Lembrou que há cerca de um ano tinha perdido a mãe e a esposa e, por isso, «não queria acreditar» que «aquilo» lhe estivesse a acontecer, porque de sofrimento já tivera a sua conta.

No dia dos factos, e após gritos e pontapés na porta, a namorada deixou-o entrar na casa dela, onde também se encontrava o arguido, que numa primeira fase ficou «escondido».

Pouco depois, arguido e patrão envolveram-se em confrontos físicos, que continuaram no jardim da habitação.

Segundo a acusação, o arguido puxou de uma pistola e disparou dois tiros, o primeiro dos quais atingiu o patrão na zona abdominal.

Depois, terá tentado disparar um outro tiro em direção à cabeça do patrão, mas este conseguiu evitar ser atingido naquela zona, acabando por sofrer ferimentos numa mão.

No final, o arguido meteu-se no carro e foi embora para casa, mas na viagem deitou a arma ao rio, uma atitude que justificou com o facto de não se sentir por «ter puxado» da pistola e, de por isso, não querer repetir aquele gesto nunca mais.

Em casa, a filha viu que ele tinha sangue na roupa e foi aí que tomou consciência «de que algo tinha acontecido», pelo que se foi entregar à GNR.

O arguido responde pelos crimes de homicídio na forma tentada, detenção de arma ilegal e ainda injúrias, pelos impropérios que terá dirigido ao patrão.

Na sequência das suas declarações em julgamento, o advogado de acusação requereu que seja também pronunciado pelo crime de omissão de auxílio.

Hoje, na primeira audiência do julgamento, o arguido disse que apenas quis «assustar» o patrão, para que ele se afastasse da sua namorada, afirmando repetidamente que nunca teve intenção.

«Não sou capaz de matar um pardal, quanto mais um homem», referiu.

Confessou-se «ciumento», disse que tinha o patrão como «uma pessoa cinco estrelas e como um amigo» e que «confiava nele», até porque ele era das poucas pessoas que sabiam da sua relação amorosa.

«Perguntei-lhe se ele andava com a minha namorada e ele sempre negou, sempre me disse que não queria os meus restos para nada», afirmou.

Quanto à arma, disse que a comprara depois de ter sido vítima de dois assaltos, no carro.

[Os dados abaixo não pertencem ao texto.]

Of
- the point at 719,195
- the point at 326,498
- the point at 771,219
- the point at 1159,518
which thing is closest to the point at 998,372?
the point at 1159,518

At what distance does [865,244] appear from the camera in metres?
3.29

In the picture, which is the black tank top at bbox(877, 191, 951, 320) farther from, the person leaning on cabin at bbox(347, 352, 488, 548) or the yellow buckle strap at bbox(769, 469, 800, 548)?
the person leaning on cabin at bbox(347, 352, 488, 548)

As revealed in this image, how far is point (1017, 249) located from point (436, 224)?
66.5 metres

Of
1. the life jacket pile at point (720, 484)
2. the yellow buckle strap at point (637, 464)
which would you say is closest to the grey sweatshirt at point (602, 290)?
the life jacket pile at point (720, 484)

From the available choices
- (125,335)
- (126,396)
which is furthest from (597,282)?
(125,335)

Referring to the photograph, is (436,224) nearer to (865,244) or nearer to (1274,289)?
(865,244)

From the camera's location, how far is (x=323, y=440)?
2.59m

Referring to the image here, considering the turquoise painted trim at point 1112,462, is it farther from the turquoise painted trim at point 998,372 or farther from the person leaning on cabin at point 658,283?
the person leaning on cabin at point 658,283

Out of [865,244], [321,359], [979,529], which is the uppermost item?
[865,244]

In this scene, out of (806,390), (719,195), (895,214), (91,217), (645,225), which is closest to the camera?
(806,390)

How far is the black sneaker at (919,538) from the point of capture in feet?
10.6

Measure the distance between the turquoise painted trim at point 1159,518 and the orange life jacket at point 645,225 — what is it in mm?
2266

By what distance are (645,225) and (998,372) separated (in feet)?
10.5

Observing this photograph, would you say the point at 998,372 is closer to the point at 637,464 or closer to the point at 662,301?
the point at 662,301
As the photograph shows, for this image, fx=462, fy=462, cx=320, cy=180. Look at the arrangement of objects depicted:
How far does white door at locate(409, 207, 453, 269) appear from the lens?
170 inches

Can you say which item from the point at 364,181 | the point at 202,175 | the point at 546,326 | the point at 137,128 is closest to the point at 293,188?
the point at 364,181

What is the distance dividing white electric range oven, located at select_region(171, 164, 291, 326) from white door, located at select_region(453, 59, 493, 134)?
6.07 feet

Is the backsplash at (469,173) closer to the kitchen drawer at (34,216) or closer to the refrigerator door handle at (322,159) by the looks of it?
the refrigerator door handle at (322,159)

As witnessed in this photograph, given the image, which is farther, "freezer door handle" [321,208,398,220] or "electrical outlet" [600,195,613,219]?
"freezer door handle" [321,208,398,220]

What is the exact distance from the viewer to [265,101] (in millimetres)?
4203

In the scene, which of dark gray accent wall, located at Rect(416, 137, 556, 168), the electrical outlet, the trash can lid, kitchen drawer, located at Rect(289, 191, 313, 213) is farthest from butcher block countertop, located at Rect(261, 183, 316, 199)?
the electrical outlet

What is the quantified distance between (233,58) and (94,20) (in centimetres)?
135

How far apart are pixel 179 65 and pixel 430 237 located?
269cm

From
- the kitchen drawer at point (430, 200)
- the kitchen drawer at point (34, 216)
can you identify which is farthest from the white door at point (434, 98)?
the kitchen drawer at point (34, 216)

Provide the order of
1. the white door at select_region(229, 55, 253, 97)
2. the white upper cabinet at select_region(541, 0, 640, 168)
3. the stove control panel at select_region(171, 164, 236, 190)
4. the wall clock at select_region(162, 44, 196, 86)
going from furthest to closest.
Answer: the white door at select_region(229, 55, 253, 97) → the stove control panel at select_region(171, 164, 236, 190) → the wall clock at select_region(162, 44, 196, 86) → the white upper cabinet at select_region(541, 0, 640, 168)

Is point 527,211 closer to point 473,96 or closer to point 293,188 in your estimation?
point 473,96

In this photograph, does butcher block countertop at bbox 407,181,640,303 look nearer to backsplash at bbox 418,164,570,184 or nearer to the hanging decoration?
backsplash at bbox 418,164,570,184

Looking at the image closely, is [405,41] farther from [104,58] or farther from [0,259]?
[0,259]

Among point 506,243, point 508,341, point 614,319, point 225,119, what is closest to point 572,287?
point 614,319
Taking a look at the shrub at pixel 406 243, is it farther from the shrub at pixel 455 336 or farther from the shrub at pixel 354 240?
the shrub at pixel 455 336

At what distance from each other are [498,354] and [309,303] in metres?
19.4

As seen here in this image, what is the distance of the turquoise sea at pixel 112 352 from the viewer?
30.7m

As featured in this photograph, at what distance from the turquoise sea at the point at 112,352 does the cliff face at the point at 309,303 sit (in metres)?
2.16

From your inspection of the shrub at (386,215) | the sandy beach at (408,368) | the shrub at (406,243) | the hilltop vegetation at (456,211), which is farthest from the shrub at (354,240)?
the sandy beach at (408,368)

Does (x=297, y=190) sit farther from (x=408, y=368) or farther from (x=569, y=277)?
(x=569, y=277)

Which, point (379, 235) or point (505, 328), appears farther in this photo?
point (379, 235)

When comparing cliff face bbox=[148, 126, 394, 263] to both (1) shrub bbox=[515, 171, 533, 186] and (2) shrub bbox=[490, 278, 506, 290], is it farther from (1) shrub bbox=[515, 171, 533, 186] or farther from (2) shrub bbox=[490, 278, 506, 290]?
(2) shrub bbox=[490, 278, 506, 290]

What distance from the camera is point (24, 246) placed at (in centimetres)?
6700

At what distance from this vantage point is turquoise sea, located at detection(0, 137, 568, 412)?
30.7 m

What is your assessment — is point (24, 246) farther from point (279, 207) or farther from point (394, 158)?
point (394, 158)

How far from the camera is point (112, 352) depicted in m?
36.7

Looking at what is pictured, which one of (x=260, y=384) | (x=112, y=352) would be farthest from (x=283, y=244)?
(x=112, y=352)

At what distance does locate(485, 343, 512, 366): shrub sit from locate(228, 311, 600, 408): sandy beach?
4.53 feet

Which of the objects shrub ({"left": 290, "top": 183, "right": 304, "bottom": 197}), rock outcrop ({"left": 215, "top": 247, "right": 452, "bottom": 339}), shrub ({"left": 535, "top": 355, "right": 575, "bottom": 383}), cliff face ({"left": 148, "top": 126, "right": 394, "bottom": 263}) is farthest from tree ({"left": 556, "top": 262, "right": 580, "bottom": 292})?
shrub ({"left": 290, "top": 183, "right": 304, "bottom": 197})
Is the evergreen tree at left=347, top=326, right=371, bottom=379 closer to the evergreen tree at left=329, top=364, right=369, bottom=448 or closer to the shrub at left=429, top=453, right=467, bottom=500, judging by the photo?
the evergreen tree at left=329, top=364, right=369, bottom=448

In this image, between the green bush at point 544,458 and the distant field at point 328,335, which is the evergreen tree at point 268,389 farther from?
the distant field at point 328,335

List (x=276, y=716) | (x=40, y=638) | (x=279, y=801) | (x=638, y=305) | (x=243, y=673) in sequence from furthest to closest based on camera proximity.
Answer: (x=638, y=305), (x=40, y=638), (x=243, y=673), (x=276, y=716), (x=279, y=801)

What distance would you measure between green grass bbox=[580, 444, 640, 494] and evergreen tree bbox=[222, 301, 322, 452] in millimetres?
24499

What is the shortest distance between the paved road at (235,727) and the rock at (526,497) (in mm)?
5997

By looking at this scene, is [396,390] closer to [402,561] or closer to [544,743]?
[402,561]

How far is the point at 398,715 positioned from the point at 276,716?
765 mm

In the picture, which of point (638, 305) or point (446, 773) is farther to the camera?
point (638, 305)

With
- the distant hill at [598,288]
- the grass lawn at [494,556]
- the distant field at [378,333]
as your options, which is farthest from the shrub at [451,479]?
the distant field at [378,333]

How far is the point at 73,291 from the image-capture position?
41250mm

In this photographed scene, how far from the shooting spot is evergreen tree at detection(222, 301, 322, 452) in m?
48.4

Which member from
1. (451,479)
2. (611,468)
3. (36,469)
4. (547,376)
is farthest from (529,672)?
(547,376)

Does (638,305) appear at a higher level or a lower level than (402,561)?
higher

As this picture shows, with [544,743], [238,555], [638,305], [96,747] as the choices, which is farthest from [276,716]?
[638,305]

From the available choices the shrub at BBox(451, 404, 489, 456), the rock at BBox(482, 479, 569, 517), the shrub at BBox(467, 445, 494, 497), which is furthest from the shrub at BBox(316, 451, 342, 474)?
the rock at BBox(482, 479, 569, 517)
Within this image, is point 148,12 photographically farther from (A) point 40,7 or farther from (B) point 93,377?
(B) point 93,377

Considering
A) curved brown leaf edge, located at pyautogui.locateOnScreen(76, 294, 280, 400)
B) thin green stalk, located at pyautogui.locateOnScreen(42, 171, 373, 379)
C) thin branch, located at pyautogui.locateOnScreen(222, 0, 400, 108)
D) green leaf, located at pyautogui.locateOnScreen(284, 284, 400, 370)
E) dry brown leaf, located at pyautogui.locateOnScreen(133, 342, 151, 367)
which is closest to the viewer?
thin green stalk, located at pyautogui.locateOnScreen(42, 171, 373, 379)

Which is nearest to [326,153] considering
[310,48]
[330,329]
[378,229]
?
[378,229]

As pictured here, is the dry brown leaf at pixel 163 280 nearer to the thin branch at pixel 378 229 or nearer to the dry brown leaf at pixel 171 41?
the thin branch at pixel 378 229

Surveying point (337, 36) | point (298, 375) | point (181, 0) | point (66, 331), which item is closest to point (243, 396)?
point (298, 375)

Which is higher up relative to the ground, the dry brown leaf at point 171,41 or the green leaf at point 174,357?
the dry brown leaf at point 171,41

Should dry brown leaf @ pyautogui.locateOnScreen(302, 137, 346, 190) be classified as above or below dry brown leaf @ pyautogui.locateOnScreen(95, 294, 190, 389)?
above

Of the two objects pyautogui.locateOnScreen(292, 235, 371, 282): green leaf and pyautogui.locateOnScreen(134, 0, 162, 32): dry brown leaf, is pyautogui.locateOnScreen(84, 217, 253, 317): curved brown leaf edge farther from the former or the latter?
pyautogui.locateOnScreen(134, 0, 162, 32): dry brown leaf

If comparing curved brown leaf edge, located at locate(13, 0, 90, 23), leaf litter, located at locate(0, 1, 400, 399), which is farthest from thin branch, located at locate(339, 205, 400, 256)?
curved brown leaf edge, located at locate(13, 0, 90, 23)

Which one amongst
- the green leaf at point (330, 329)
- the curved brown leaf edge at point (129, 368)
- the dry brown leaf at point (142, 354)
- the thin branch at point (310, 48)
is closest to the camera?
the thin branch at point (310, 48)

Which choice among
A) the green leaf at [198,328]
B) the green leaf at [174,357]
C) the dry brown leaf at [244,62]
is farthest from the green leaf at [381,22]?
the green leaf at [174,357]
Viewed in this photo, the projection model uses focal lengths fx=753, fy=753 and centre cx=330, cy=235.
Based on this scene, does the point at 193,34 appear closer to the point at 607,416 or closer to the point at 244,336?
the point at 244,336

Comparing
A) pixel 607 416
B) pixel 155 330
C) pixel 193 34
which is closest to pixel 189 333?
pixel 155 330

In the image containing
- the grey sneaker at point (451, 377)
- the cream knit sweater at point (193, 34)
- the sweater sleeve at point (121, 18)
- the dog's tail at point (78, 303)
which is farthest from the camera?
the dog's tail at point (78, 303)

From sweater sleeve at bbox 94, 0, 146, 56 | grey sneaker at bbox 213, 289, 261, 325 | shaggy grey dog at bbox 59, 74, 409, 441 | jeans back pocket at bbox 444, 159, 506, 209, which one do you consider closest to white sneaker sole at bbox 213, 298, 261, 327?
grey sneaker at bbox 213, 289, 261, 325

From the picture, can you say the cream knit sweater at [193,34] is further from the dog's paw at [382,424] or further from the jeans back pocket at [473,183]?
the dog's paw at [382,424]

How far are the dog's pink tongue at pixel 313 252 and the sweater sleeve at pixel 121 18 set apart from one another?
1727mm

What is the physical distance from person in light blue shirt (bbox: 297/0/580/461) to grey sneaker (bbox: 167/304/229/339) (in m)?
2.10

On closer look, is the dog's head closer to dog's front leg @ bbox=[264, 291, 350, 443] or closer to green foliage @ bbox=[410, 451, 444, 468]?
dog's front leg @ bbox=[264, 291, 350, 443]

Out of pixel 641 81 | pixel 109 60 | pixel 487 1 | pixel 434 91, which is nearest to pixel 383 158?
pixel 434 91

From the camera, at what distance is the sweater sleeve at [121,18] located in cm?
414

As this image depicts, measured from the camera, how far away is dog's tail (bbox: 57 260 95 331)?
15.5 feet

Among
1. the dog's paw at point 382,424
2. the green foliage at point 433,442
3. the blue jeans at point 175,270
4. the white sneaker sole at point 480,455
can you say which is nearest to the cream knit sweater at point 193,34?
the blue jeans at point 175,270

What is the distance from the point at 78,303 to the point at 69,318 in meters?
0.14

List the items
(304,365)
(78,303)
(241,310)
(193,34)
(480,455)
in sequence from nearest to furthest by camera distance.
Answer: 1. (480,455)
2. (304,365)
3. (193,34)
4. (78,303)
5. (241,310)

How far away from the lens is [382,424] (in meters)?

Confessou mesmo que a comprou a um dos homens que o tinha assaltado.

Na sequência do incidente com o patrão, foi despedido, um despedimento que impugnou judicialmente, considerando que não houve justa causa, já que, como disse, «o que se passa fora da empresa não tem nada a ver com o que se passa lá dentro».

Está em prisão domiciliária, com vigilância eletrónica.

Entretanto, o namoro acabou, mas a antiga companheira «continua a ir a casa» do arguido, para o ajudar nas lides domésticas.